● Consigne
Changez « laboratoire » en « fabricant » dans le passage de l'extrait sur le misoprostol qui commence à « Mais la production » et se termine à « prévenir la prochaine ? », puis donnez ce passage ainsi modifié.

● Extrait de page
Cela met en exergue la fragilité des droits des femmes et de leur accès aux soins.
Autre exemple. Le misoprostol a été commercialisé en France depuis 1987 par Pfizer sous le nom Cytotec dans la protection gastrique. Rapidement utilisé pour la réalisation d’IVG médicamenteuses et dans d’autres indications gynécologiques, au Brésil puis dans le monde, ce médicament a été retiré du marché français en 2018, Pfizer n’ayant jamais souhaité étendre l’indication à une utilisation gynécologique et donc cautionner l’avortement. La mise sur le marché du misoprostol dans les indications gynécologiques a été donnée à Nordic Pharma (Gymiso) et Exelgyn (MisoOne).

Mais la production et la commercialisation du misoprostol sont sous le contrôle d’un seul laboratoire, Nordic Pharma, initialement suédois et devenu international, ce qui rend l’accès à ce médicament fragile. Nous avons vécu pendant plusieurs semaines au printemps une pénurie d’approvisionnement en médecine de ville de cette molécule. L’Agence nationale de Sécurité du Médicament (ANSM) a annoncé la fin de cette pénurie mais quels moyens pour prévenir la prochaine ?

● Données enregistrées
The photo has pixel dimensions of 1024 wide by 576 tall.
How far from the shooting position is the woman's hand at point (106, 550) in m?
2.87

--

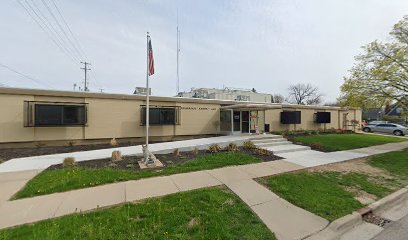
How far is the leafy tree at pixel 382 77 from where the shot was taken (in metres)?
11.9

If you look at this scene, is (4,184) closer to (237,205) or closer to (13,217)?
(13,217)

---

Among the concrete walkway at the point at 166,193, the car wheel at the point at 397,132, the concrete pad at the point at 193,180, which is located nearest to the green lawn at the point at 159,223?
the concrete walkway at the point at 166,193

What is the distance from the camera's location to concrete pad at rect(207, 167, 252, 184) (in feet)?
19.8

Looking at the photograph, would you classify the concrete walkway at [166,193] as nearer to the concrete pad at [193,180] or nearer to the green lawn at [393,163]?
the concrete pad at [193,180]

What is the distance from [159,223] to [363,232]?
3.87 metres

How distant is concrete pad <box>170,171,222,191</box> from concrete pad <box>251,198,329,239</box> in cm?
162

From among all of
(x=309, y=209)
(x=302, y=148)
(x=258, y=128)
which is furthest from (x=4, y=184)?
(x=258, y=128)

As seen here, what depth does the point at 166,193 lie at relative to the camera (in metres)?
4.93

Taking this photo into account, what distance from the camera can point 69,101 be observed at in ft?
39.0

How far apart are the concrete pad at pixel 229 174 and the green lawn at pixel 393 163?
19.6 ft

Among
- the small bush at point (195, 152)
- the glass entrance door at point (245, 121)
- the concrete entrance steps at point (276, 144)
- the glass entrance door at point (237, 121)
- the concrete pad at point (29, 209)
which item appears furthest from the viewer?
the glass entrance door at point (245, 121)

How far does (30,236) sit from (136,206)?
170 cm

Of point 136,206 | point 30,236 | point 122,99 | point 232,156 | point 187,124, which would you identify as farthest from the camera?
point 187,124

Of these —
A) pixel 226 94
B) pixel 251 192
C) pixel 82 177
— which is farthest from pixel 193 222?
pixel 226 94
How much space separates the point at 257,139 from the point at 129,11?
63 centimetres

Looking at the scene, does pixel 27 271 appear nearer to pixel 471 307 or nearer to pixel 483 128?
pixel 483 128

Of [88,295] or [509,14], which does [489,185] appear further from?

● Votre réponse
Mais la production et la commercialisation du misoprostol sont sous le contrôle d’un seul fabricant, Nordic Pharma, initialement suédois et devenu international, ce qui rend l’accès à ce médicament fragile. Nous avons vécu pendant plusieurs semaines au printemps une pénurie d’approvisionnement en médecine de ville de cette molécule. L’Agence nationale de Sécurité du Médicament (ANSM) a annoncé la fin de cette pénurie mais quels moyens pour prévenir la prochaine ?